# jfreechart x Achse formatieren



## drob (7. September 2007)

Moin moin,

ich versuche gerade meine Charts zu verschönern,
die Skalierung auf der X-Achse habe ich schon mit einem DateAxis()-Object angepasst, 
jedoch weiss ich beim besten Willen nicht,

Wie ich z.B. die Skalierung immer genau auf 0 Uhr der Tage fixieren kann.

Habe das Gefühl die rechten Vokabeln nicht zu finden,
sonst würde mir die Suche im Web auch sicher schon die Antwort geben.

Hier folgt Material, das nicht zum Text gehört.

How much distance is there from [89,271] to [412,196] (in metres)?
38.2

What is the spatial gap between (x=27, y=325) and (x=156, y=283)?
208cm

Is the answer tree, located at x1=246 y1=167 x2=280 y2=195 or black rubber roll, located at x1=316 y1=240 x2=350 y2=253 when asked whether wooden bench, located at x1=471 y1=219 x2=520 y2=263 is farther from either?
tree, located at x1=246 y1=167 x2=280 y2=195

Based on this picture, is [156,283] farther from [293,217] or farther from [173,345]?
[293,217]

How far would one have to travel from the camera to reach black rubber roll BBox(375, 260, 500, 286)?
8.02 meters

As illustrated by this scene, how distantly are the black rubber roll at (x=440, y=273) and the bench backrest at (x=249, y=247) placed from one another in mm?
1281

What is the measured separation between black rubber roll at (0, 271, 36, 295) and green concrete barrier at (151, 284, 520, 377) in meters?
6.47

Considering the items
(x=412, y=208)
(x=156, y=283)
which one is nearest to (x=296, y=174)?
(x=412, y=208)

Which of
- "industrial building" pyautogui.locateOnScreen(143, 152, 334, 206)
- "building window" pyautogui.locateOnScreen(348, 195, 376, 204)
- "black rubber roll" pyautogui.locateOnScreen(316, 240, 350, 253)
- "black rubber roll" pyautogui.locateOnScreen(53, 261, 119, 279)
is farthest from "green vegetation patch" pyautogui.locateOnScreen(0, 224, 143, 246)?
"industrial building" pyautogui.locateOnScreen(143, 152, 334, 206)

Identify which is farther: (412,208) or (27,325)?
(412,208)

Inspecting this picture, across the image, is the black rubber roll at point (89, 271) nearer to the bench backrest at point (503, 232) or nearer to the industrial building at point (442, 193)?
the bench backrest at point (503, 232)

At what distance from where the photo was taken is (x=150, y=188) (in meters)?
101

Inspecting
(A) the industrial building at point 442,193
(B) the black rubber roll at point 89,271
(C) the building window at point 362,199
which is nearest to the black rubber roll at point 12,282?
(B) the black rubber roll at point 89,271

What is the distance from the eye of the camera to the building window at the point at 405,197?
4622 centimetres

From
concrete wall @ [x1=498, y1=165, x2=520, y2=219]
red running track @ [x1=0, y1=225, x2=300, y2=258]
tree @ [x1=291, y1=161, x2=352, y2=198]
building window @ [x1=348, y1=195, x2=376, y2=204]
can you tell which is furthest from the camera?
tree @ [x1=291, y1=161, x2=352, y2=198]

;-) um was zu finden, muss man schon wissen wie es heißt ;-)


----------



## zeja (7. September 2007)

Mach doch mal ne Zeichnung wie dus meinst und stell sie hier rein 

Ist denn bei den Beispielen nicht dass dabei was du suchst?


----------



## drob (8. September 2007)

ok ... ich versuche es einfach nochmal verbal ...

mit Skalierung kann aber jeder was anfangen 
(viele kleine Striche auf der Achse, denen ein Wert zugeordnet ist)

und mein Problem ist das, 
wenn ich z.B. 48h als 2 tage darstellen möchte, diese Skalierung festlegen möchte.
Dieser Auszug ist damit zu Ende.